Deine Aufgabe:
Schreib den Text über das Ganovenspiel weiter und knüpf direkt an seinen letzten Satz an.

+++ Text +++

Das ist ja wirlich eine ehrenwerte Gesellschaft, in die man sich hier begibt. Umringt von Mördern, Einbrechern, Bankräubern und noch schlimmeren Zeitgenossen ist man allerdings keineswegs Außenseiter: In diesem Spiel schlüpfen eben alle in Ganovenrollen und haben eine Menge auf dem Kerbholz. Wessen Spezialität allerdings was ist, gilt es herauszufinden. Dazu nutzen wir Fragen, notieren die Antworten und kombinieren alles idealerweise zur sinnvollen und richtigen Lösung.

+++ Einträge +++

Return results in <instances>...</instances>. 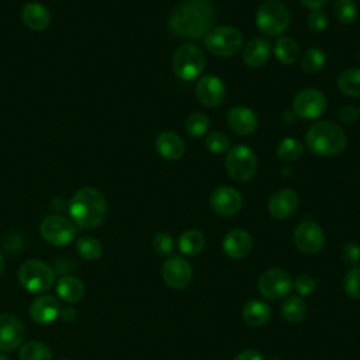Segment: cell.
Segmentation results:
<instances>
[{"label": "cell", "mask_w": 360, "mask_h": 360, "mask_svg": "<svg viewBox=\"0 0 360 360\" xmlns=\"http://www.w3.org/2000/svg\"><path fill=\"white\" fill-rule=\"evenodd\" d=\"M215 20V10L208 0H186L169 18V30L179 38L198 39L207 35Z\"/></svg>", "instance_id": "cell-1"}, {"label": "cell", "mask_w": 360, "mask_h": 360, "mask_svg": "<svg viewBox=\"0 0 360 360\" xmlns=\"http://www.w3.org/2000/svg\"><path fill=\"white\" fill-rule=\"evenodd\" d=\"M69 214L77 225L83 228H96L105 218L107 201L97 188L83 187L70 198Z\"/></svg>", "instance_id": "cell-2"}, {"label": "cell", "mask_w": 360, "mask_h": 360, "mask_svg": "<svg viewBox=\"0 0 360 360\" xmlns=\"http://www.w3.org/2000/svg\"><path fill=\"white\" fill-rule=\"evenodd\" d=\"M347 138L345 131L333 121H318L309 127L305 134L308 149L319 156L339 155L346 146Z\"/></svg>", "instance_id": "cell-3"}, {"label": "cell", "mask_w": 360, "mask_h": 360, "mask_svg": "<svg viewBox=\"0 0 360 360\" xmlns=\"http://www.w3.org/2000/svg\"><path fill=\"white\" fill-rule=\"evenodd\" d=\"M17 277L27 291L32 294H42L53 285L55 271L46 263L31 259L20 266Z\"/></svg>", "instance_id": "cell-4"}, {"label": "cell", "mask_w": 360, "mask_h": 360, "mask_svg": "<svg viewBox=\"0 0 360 360\" xmlns=\"http://www.w3.org/2000/svg\"><path fill=\"white\" fill-rule=\"evenodd\" d=\"M290 24L287 7L276 0L263 3L256 11V25L264 35L276 37L285 31Z\"/></svg>", "instance_id": "cell-5"}, {"label": "cell", "mask_w": 360, "mask_h": 360, "mask_svg": "<svg viewBox=\"0 0 360 360\" xmlns=\"http://www.w3.org/2000/svg\"><path fill=\"white\" fill-rule=\"evenodd\" d=\"M242 34L238 28L229 25H221L212 28L204 37L205 48L218 56L235 55L242 46Z\"/></svg>", "instance_id": "cell-6"}, {"label": "cell", "mask_w": 360, "mask_h": 360, "mask_svg": "<svg viewBox=\"0 0 360 360\" xmlns=\"http://www.w3.org/2000/svg\"><path fill=\"white\" fill-rule=\"evenodd\" d=\"M205 68V55L202 51L193 45H181L173 55V69L174 73L183 80L197 79Z\"/></svg>", "instance_id": "cell-7"}, {"label": "cell", "mask_w": 360, "mask_h": 360, "mask_svg": "<svg viewBox=\"0 0 360 360\" xmlns=\"http://www.w3.org/2000/svg\"><path fill=\"white\" fill-rule=\"evenodd\" d=\"M225 166L228 174L236 181H246L256 173L257 160L250 148L245 145H236L231 148L225 158Z\"/></svg>", "instance_id": "cell-8"}, {"label": "cell", "mask_w": 360, "mask_h": 360, "mask_svg": "<svg viewBox=\"0 0 360 360\" xmlns=\"http://www.w3.org/2000/svg\"><path fill=\"white\" fill-rule=\"evenodd\" d=\"M41 236L52 246H65L76 236V228L70 219L62 215L46 217L39 226Z\"/></svg>", "instance_id": "cell-9"}, {"label": "cell", "mask_w": 360, "mask_h": 360, "mask_svg": "<svg viewBox=\"0 0 360 360\" xmlns=\"http://www.w3.org/2000/svg\"><path fill=\"white\" fill-rule=\"evenodd\" d=\"M260 294L267 300H280L292 290V280L287 271L274 267L266 270L257 281Z\"/></svg>", "instance_id": "cell-10"}, {"label": "cell", "mask_w": 360, "mask_h": 360, "mask_svg": "<svg viewBox=\"0 0 360 360\" xmlns=\"http://www.w3.org/2000/svg\"><path fill=\"white\" fill-rule=\"evenodd\" d=\"M292 108L297 117L302 120H315L323 114L326 108V98L322 91L316 89H304L297 93Z\"/></svg>", "instance_id": "cell-11"}, {"label": "cell", "mask_w": 360, "mask_h": 360, "mask_svg": "<svg viewBox=\"0 0 360 360\" xmlns=\"http://www.w3.org/2000/svg\"><path fill=\"white\" fill-rule=\"evenodd\" d=\"M294 242L301 252L307 255H315L323 248V231L316 222L305 219L294 229Z\"/></svg>", "instance_id": "cell-12"}, {"label": "cell", "mask_w": 360, "mask_h": 360, "mask_svg": "<svg viewBox=\"0 0 360 360\" xmlns=\"http://www.w3.org/2000/svg\"><path fill=\"white\" fill-rule=\"evenodd\" d=\"M242 204L240 193L228 186L215 188L210 195V205L212 211L222 217L235 215L242 208Z\"/></svg>", "instance_id": "cell-13"}, {"label": "cell", "mask_w": 360, "mask_h": 360, "mask_svg": "<svg viewBox=\"0 0 360 360\" xmlns=\"http://www.w3.org/2000/svg\"><path fill=\"white\" fill-rule=\"evenodd\" d=\"M162 276L166 284L172 288H184L191 281L193 269L184 257L172 256L165 262L162 267Z\"/></svg>", "instance_id": "cell-14"}, {"label": "cell", "mask_w": 360, "mask_h": 360, "mask_svg": "<svg viewBox=\"0 0 360 360\" xmlns=\"http://www.w3.org/2000/svg\"><path fill=\"white\" fill-rule=\"evenodd\" d=\"M195 97L205 107H218L225 100L224 82L217 76H202L195 84Z\"/></svg>", "instance_id": "cell-15"}, {"label": "cell", "mask_w": 360, "mask_h": 360, "mask_svg": "<svg viewBox=\"0 0 360 360\" xmlns=\"http://www.w3.org/2000/svg\"><path fill=\"white\" fill-rule=\"evenodd\" d=\"M24 338L22 322L11 314H0V350L17 349Z\"/></svg>", "instance_id": "cell-16"}, {"label": "cell", "mask_w": 360, "mask_h": 360, "mask_svg": "<svg viewBox=\"0 0 360 360\" xmlns=\"http://www.w3.org/2000/svg\"><path fill=\"white\" fill-rule=\"evenodd\" d=\"M60 311L62 308L59 300L51 294H42L37 297L30 307L31 318L39 325L53 322L60 315Z\"/></svg>", "instance_id": "cell-17"}, {"label": "cell", "mask_w": 360, "mask_h": 360, "mask_svg": "<svg viewBox=\"0 0 360 360\" xmlns=\"http://www.w3.org/2000/svg\"><path fill=\"white\" fill-rule=\"evenodd\" d=\"M252 243V236L245 229L236 228L225 235L222 249L231 259H243L250 253Z\"/></svg>", "instance_id": "cell-18"}, {"label": "cell", "mask_w": 360, "mask_h": 360, "mask_svg": "<svg viewBox=\"0 0 360 360\" xmlns=\"http://www.w3.org/2000/svg\"><path fill=\"white\" fill-rule=\"evenodd\" d=\"M226 122L229 128L238 135H250L257 128L256 114L245 105L232 107L228 111Z\"/></svg>", "instance_id": "cell-19"}, {"label": "cell", "mask_w": 360, "mask_h": 360, "mask_svg": "<svg viewBox=\"0 0 360 360\" xmlns=\"http://www.w3.org/2000/svg\"><path fill=\"white\" fill-rule=\"evenodd\" d=\"M298 207V195L291 188H281L271 194L269 200V211L277 219H284L294 214Z\"/></svg>", "instance_id": "cell-20"}, {"label": "cell", "mask_w": 360, "mask_h": 360, "mask_svg": "<svg viewBox=\"0 0 360 360\" xmlns=\"http://www.w3.org/2000/svg\"><path fill=\"white\" fill-rule=\"evenodd\" d=\"M155 146H156L158 153L167 160L180 159L186 150L183 139L172 131H165V132L159 134L156 138Z\"/></svg>", "instance_id": "cell-21"}, {"label": "cell", "mask_w": 360, "mask_h": 360, "mask_svg": "<svg viewBox=\"0 0 360 360\" xmlns=\"http://www.w3.org/2000/svg\"><path fill=\"white\" fill-rule=\"evenodd\" d=\"M271 48L267 39L264 38H255L246 44L242 52L243 62L250 68H260L263 66L269 56H270Z\"/></svg>", "instance_id": "cell-22"}, {"label": "cell", "mask_w": 360, "mask_h": 360, "mask_svg": "<svg viewBox=\"0 0 360 360\" xmlns=\"http://www.w3.org/2000/svg\"><path fill=\"white\" fill-rule=\"evenodd\" d=\"M21 15H22L24 24L34 31H42L51 22L49 10L42 3H38V1L27 3L22 8Z\"/></svg>", "instance_id": "cell-23"}, {"label": "cell", "mask_w": 360, "mask_h": 360, "mask_svg": "<svg viewBox=\"0 0 360 360\" xmlns=\"http://www.w3.org/2000/svg\"><path fill=\"white\" fill-rule=\"evenodd\" d=\"M56 294L65 302L75 304L83 298L84 285L77 277L63 276L56 283Z\"/></svg>", "instance_id": "cell-24"}, {"label": "cell", "mask_w": 360, "mask_h": 360, "mask_svg": "<svg viewBox=\"0 0 360 360\" xmlns=\"http://www.w3.org/2000/svg\"><path fill=\"white\" fill-rule=\"evenodd\" d=\"M270 315H271L270 307L259 300H250L242 308V316L245 322L250 326L264 325L270 319Z\"/></svg>", "instance_id": "cell-25"}, {"label": "cell", "mask_w": 360, "mask_h": 360, "mask_svg": "<svg viewBox=\"0 0 360 360\" xmlns=\"http://www.w3.org/2000/svg\"><path fill=\"white\" fill-rule=\"evenodd\" d=\"M276 58L284 65H292L300 56V45L291 37H281L274 45Z\"/></svg>", "instance_id": "cell-26"}, {"label": "cell", "mask_w": 360, "mask_h": 360, "mask_svg": "<svg viewBox=\"0 0 360 360\" xmlns=\"http://www.w3.org/2000/svg\"><path fill=\"white\" fill-rule=\"evenodd\" d=\"M204 243H205L204 235L200 231H195V229H190V231L183 232L180 235L179 240H177L180 252L187 255V256L198 255L202 250Z\"/></svg>", "instance_id": "cell-27"}, {"label": "cell", "mask_w": 360, "mask_h": 360, "mask_svg": "<svg viewBox=\"0 0 360 360\" xmlns=\"http://www.w3.org/2000/svg\"><path fill=\"white\" fill-rule=\"evenodd\" d=\"M281 315L285 321L297 323L302 321L307 315V304L300 295L288 297L281 305Z\"/></svg>", "instance_id": "cell-28"}, {"label": "cell", "mask_w": 360, "mask_h": 360, "mask_svg": "<svg viewBox=\"0 0 360 360\" xmlns=\"http://www.w3.org/2000/svg\"><path fill=\"white\" fill-rule=\"evenodd\" d=\"M338 87L349 97H360V69H347L340 73Z\"/></svg>", "instance_id": "cell-29"}, {"label": "cell", "mask_w": 360, "mask_h": 360, "mask_svg": "<svg viewBox=\"0 0 360 360\" xmlns=\"http://www.w3.org/2000/svg\"><path fill=\"white\" fill-rule=\"evenodd\" d=\"M18 359L20 360H52V353L45 343L39 340H31L20 349Z\"/></svg>", "instance_id": "cell-30"}, {"label": "cell", "mask_w": 360, "mask_h": 360, "mask_svg": "<svg viewBox=\"0 0 360 360\" xmlns=\"http://www.w3.org/2000/svg\"><path fill=\"white\" fill-rule=\"evenodd\" d=\"M76 250L84 260H97L103 255V245L94 236H82L76 242Z\"/></svg>", "instance_id": "cell-31"}, {"label": "cell", "mask_w": 360, "mask_h": 360, "mask_svg": "<svg viewBox=\"0 0 360 360\" xmlns=\"http://www.w3.org/2000/svg\"><path fill=\"white\" fill-rule=\"evenodd\" d=\"M326 56L319 48H309L301 56V68L307 73H316L325 65Z\"/></svg>", "instance_id": "cell-32"}, {"label": "cell", "mask_w": 360, "mask_h": 360, "mask_svg": "<svg viewBox=\"0 0 360 360\" xmlns=\"http://www.w3.org/2000/svg\"><path fill=\"white\" fill-rule=\"evenodd\" d=\"M302 143L295 138H284L277 146V156L284 162H294L302 155Z\"/></svg>", "instance_id": "cell-33"}, {"label": "cell", "mask_w": 360, "mask_h": 360, "mask_svg": "<svg viewBox=\"0 0 360 360\" xmlns=\"http://www.w3.org/2000/svg\"><path fill=\"white\" fill-rule=\"evenodd\" d=\"M333 14L338 21L352 24L357 17V4L354 0H336L333 4Z\"/></svg>", "instance_id": "cell-34"}, {"label": "cell", "mask_w": 360, "mask_h": 360, "mask_svg": "<svg viewBox=\"0 0 360 360\" xmlns=\"http://www.w3.org/2000/svg\"><path fill=\"white\" fill-rule=\"evenodd\" d=\"M186 132L190 136H201L208 131L210 120L202 112H193L184 122Z\"/></svg>", "instance_id": "cell-35"}, {"label": "cell", "mask_w": 360, "mask_h": 360, "mask_svg": "<svg viewBox=\"0 0 360 360\" xmlns=\"http://www.w3.org/2000/svg\"><path fill=\"white\" fill-rule=\"evenodd\" d=\"M343 288L350 298L360 300V267H353L346 273Z\"/></svg>", "instance_id": "cell-36"}, {"label": "cell", "mask_w": 360, "mask_h": 360, "mask_svg": "<svg viewBox=\"0 0 360 360\" xmlns=\"http://www.w3.org/2000/svg\"><path fill=\"white\" fill-rule=\"evenodd\" d=\"M207 148L212 153H224L229 150V138L224 132H211L205 139Z\"/></svg>", "instance_id": "cell-37"}, {"label": "cell", "mask_w": 360, "mask_h": 360, "mask_svg": "<svg viewBox=\"0 0 360 360\" xmlns=\"http://www.w3.org/2000/svg\"><path fill=\"white\" fill-rule=\"evenodd\" d=\"M152 245L160 256H166L170 255L173 250V238L166 232H159L153 236Z\"/></svg>", "instance_id": "cell-38"}, {"label": "cell", "mask_w": 360, "mask_h": 360, "mask_svg": "<svg viewBox=\"0 0 360 360\" xmlns=\"http://www.w3.org/2000/svg\"><path fill=\"white\" fill-rule=\"evenodd\" d=\"M292 287L297 290L300 295H309L316 288V281L309 274H300L294 281Z\"/></svg>", "instance_id": "cell-39"}, {"label": "cell", "mask_w": 360, "mask_h": 360, "mask_svg": "<svg viewBox=\"0 0 360 360\" xmlns=\"http://www.w3.org/2000/svg\"><path fill=\"white\" fill-rule=\"evenodd\" d=\"M308 27L315 31L321 32L328 27V17L323 11L321 10H312V13L308 15Z\"/></svg>", "instance_id": "cell-40"}, {"label": "cell", "mask_w": 360, "mask_h": 360, "mask_svg": "<svg viewBox=\"0 0 360 360\" xmlns=\"http://www.w3.org/2000/svg\"><path fill=\"white\" fill-rule=\"evenodd\" d=\"M342 259L346 264H356L360 260V246L354 242H347L342 249Z\"/></svg>", "instance_id": "cell-41"}, {"label": "cell", "mask_w": 360, "mask_h": 360, "mask_svg": "<svg viewBox=\"0 0 360 360\" xmlns=\"http://www.w3.org/2000/svg\"><path fill=\"white\" fill-rule=\"evenodd\" d=\"M360 117V110L354 105H347V107H343L340 111H339V118L342 122H346V124H353L359 120Z\"/></svg>", "instance_id": "cell-42"}, {"label": "cell", "mask_w": 360, "mask_h": 360, "mask_svg": "<svg viewBox=\"0 0 360 360\" xmlns=\"http://www.w3.org/2000/svg\"><path fill=\"white\" fill-rule=\"evenodd\" d=\"M233 360H264L263 356L256 350H245L235 356Z\"/></svg>", "instance_id": "cell-43"}, {"label": "cell", "mask_w": 360, "mask_h": 360, "mask_svg": "<svg viewBox=\"0 0 360 360\" xmlns=\"http://www.w3.org/2000/svg\"><path fill=\"white\" fill-rule=\"evenodd\" d=\"M305 7L311 8V10H321L323 6H326V3L329 0H300Z\"/></svg>", "instance_id": "cell-44"}, {"label": "cell", "mask_w": 360, "mask_h": 360, "mask_svg": "<svg viewBox=\"0 0 360 360\" xmlns=\"http://www.w3.org/2000/svg\"><path fill=\"white\" fill-rule=\"evenodd\" d=\"M60 315H62V319L63 321H73L76 318V311L72 308V307H68L65 309L60 311Z\"/></svg>", "instance_id": "cell-45"}, {"label": "cell", "mask_w": 360, "mask_h": 360, "mask_svg": "<svg viewBox=\"0 0 360 360\" xmlns=\"http://www.w3.org/2000/svg\"><path fill=\"white\" fill-rule=\"evenodd\" d=\"M3 269H4V259H3V256H1V253H0V276H1V273H3Z\"/></svg>", "instance_id": "cell-46"}, {"label": "cell", "mask_w": 360, "mask_h": 360, "mask_svg": "<svg viewBox=\"0 0 360 360\" xmlns=\"http://www.w3.org/2000/svg\"><path fill=\"white\" fill-rule=\"evenodd\" d=\"M0 360H8V359H7V356H6V354L0 353Z\"/></svg>", "instance_id": "cell-47"}, {"label": "cell", "mask_w": 360, "mask_h": 360, "mask_svg": "<svg viewBox=\"0 0 360 360\" xmlns=\"http://www.w3.org/2000/svg\"><path fill=\"white\" fill-rule=\"evenodd\" d=\"M271 360H281V359H278V357H277V359H271Z\"/></svg>", "instance_id": "cell-48"}, {"label": "cell", "mask_w": 360, "mask_h": 360, "mask_svg": "<svg viewBox=\"0 0 360 360\" xmlns=\"http://www.w3.org/2000/svg\"><path fill=\"white\" fill-rule=\"evenodd\" d=\"M60 360H70V359H60Z\"/></svg>", "instance_id": "cell-49"}]
</instances>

+++

Ergebnis der Aufgabe:
Ablauf

Nenn mich nicht André! Ich bin Silvio, jedenfalls behauptet das die Ganovenkarte, die vor mir platziert wird. Außerdem habe ich eine Verbrechenskategorie zugeschustert bekommen, die im Gegensatz zu meinem Namen tatsächlich noch kein anderer kennt. Weitere drei Karten verpflichten mich dazu, in der anschließenden Befragung mit der Wahrheit rauszurücken, eine einzige Karte gestattet mir zu lügen und wiederum eine weitere, jemand anderes zu bedrohen. Ein Notizzettel hilft mir, die gleich zu hörenden Antworten in Kurzform den einzelnen Personen zuzuordnen. Ich habe noch (als wüsste ich das alles nicht mehr) eine Übersicht über die Geschehnisse der letzten Nacht, versehen mit Uhrzeiten und Angaben, welcher Verbrecher was mit wem getan hat. So erfahre ich zum Beispiel, dass sich irgendwann zwei Zwielichter auf der Toilette gestritten haben. Ich kann zwar lesen, welche Verbrechen sie begangen haben, leider stehen keine Namen dabei.

Es bleibt mir also gar nichts anderes übrig, als darauf zu warten, an die Reihe zu kommen und endlich selber eine Frage an einen anderen Gauner stellen zu können. Diese muss eindeutig mit Ja oder Nein beantwortbar sein und sollte idealerweise Bezug auf die beschriebenen Ereignisse nehmen.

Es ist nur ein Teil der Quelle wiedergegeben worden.